_İstenen_. İktidarın neden yıkılmadığını soran yazıda "Son zamanlarda, ihanet" sözcüklerini içeren yerle açılıp "hiç muhalefeti olmadı." ile kapanan bölümü hiç değiştirmeden yineleyin.

Bunca yolsuzluğa, bunca hırsızlığa, bunca hukuksuzluğa, bunca kanunsuzluğa ve bunca ihanete rağmen, bunca yalana dümene rağmen, bu iktidar 15 yıldan bu yana neden yıkılmadı?
Bunca yolsuzluğa, bunca hırsızlığa, bunca hukuksuzluğa, bunca kanunsuzluğa ve bunca ihanete rağmen, bunca yalana dümene rağmen, bu iktidar 15 yıldan bu yana neden yıkılmadı?
Şundan:
1- Getiren (ABD) henüz ipini kesince çekmedi. Kullanmaya devam ediyor hâlâ. Tabiî bu da hizmete devam ediyor.
Son zamanlarda, ihanet hizmetine devam etmenin, kendisini bitirişe götürdüğünü gördüğü için biraz ayak sürüyor olsa da…
2- Bugüne dek, sahici bir muhalefetle karşılaşmadı hiç. Yani hiç muhalefeti olmadı.
Meclisteki muhalefet görünümünde olan diğer Amerikancı Üçlü mü?
Onlar rol gereği muhalefet. Çakma muhalefet ya da çanak muhalefet…
Zaten 2002 öncesinden bu yana projenin içinde olanMHP’nin, AKP’giller’in en büyük destekçisi olduğu artık ayan beyan meydana çıkmış bulunmaktadır. Kaçak Saraylı Reis’in bir numaralı yardımcısı hep Kontrgerilla’nın faşist partisi MHP’nin Arka Bahçelisi olmuştur.

_Veri kesiti_.
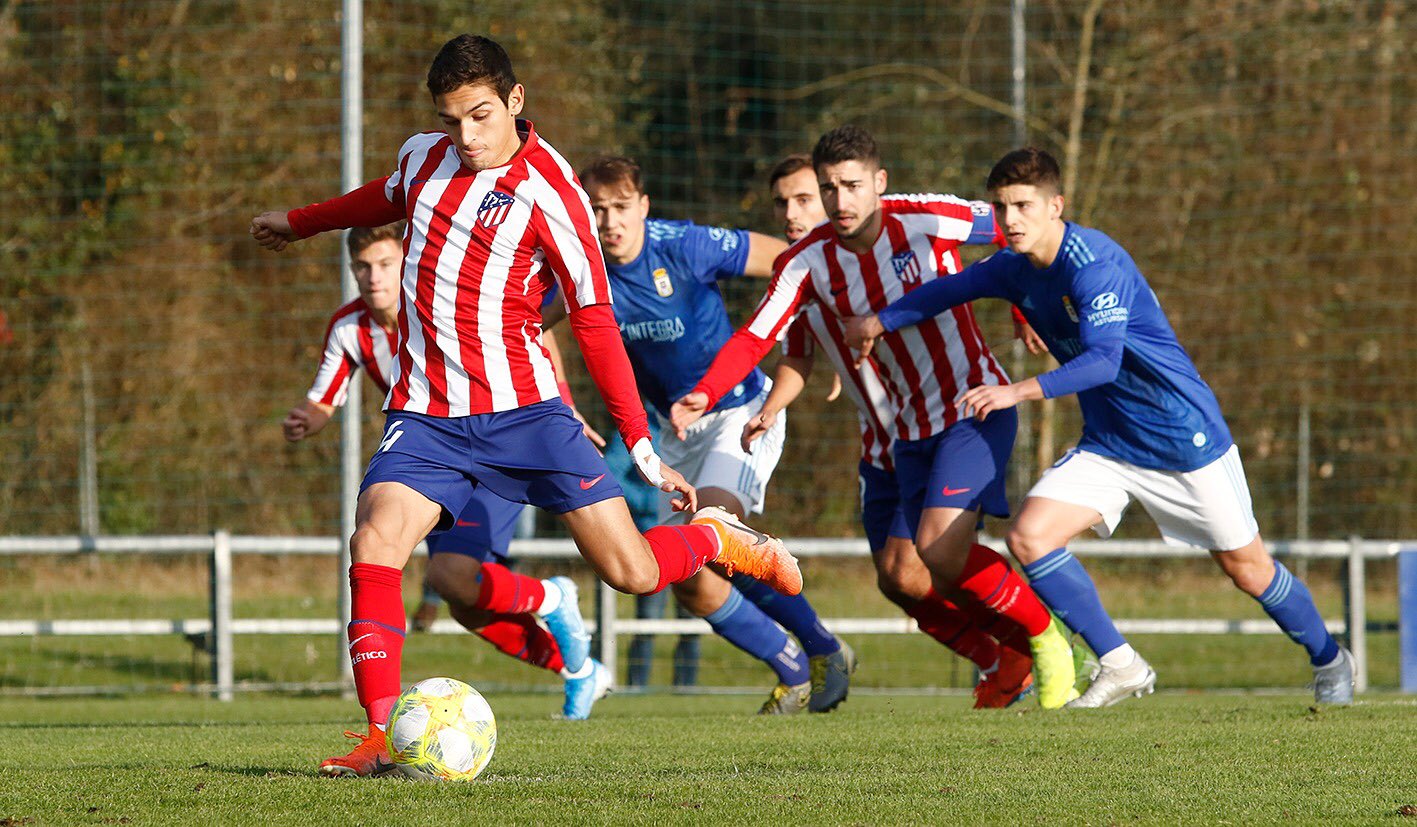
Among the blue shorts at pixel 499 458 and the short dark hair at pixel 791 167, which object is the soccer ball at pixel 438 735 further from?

_Yanıt_.
Son zamanlarda, ihanet hizmetine devam etmenin, kendisini bitirişe götürdüğünü gördüğü için biraz ayak sürüyor olsa da…
2- Bugüne dek, sahici bir muhalefetle karşılaşmadı hiç. Yani hiç muhalefeti olmadı.